Boyd calls ECT the “ace in the hole for treatment of resistant depression, severe suicidal depression, psychotic depression and catatonia from any cause.”
Most commonly, patients at Lakeside are treated for clinical depressions, bipolar disorders, addictions, dementias, PTSD and schizophrenia.
ECT hasn’t always been widely accepted, at least in the public’s view, not to mention the stigma that depression carries. Just 42 years ago, Missouri Sen. Thomas F. Eagleton was dropped as presidential candidate George McGovern’s running mate when it came to light that he had received electroconvulsive treatment for depression.
“There is a lot of misinformation from Hollywood and the Scientologists,” Boyd said. “However, contrasting the vice presidential experience to which you refer is Kitty Dukakis writing a book about her being rescued by ECT.

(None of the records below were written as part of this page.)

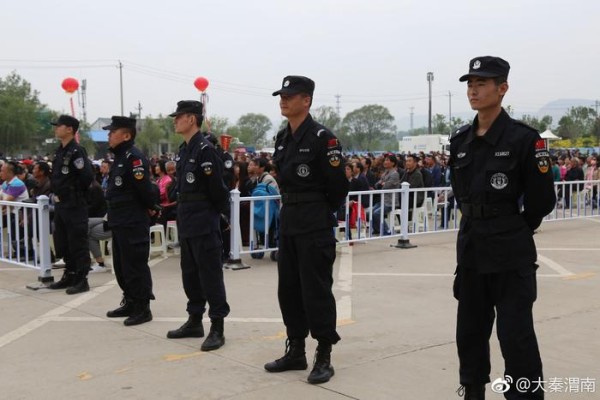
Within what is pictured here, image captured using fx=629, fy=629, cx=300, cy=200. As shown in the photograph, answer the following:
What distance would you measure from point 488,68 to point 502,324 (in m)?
1.35

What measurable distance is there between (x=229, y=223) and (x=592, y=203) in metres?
9.11

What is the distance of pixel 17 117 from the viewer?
5047 centimetres

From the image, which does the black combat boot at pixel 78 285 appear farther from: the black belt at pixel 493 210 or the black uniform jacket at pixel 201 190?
the black belt at pixel 493 210

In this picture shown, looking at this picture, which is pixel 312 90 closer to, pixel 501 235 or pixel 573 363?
pixel 501 235

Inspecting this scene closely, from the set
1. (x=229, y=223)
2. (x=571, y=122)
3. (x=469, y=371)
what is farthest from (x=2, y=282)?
(x=571, y=122)

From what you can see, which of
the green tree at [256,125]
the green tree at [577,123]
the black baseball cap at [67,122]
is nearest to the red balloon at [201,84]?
the black baseball cap at [67,122]

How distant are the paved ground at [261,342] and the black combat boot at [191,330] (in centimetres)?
8

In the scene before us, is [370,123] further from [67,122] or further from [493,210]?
[493,210]

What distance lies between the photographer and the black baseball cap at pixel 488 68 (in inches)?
131

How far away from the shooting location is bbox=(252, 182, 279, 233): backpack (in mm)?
8836

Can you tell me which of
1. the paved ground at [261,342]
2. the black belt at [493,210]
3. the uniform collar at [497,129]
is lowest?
the paved ground at [261,342]

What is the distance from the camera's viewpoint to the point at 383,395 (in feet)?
12.8

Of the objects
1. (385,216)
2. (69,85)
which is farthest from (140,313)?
(69,85)

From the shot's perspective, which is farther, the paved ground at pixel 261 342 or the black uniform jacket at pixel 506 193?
the paved ground at pixel 261 342
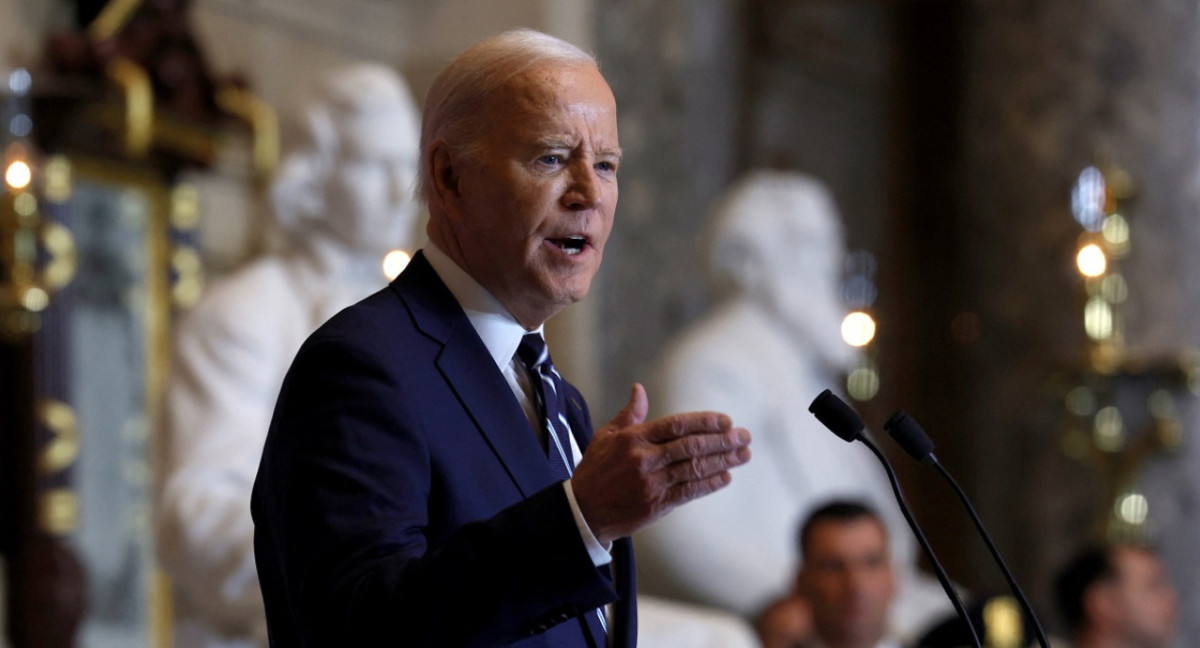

“Another resource is Carol Kivler's Will I Ever Be the Same Again? Transforming the Face of ECT, which is her personal positive experience with ECT.”
Kivler was diagnosed with mental illness in 1990. She founded Courageous Recovery and, according to its website, now is a professional speaker and author seeking to “raise awareness to remove the stigma of mental illness and instill hope in those who live with it. . . (Kivler) suffers from periodic acute bouts of medication-resistant depression, which in her case is only responsive to ECT.”
In regard to the newer TMS, Boyd said “like the CT machines in the 1970s, TMS machines started where the money was, such as the Northeast and California, and gradually made it to the Mid-South. Our first patient was the first to be treated in Memphis, in 2011.
“TMS offers a different mechanism of action, low side-effect burden and a unique way to augment other treatments of depression, such as exercise, psychotherapy and antidepressants. It requires no anesthesia and has no systemic side effects, such as drowsiness, sexual dysfunction, weight gain, etc., as can be given with medications.”
Still challenging, however, according to Boyd, is “getting insurance companies, other than Medicare, which already pays for TMS under certain conditions, to pay for TMS.”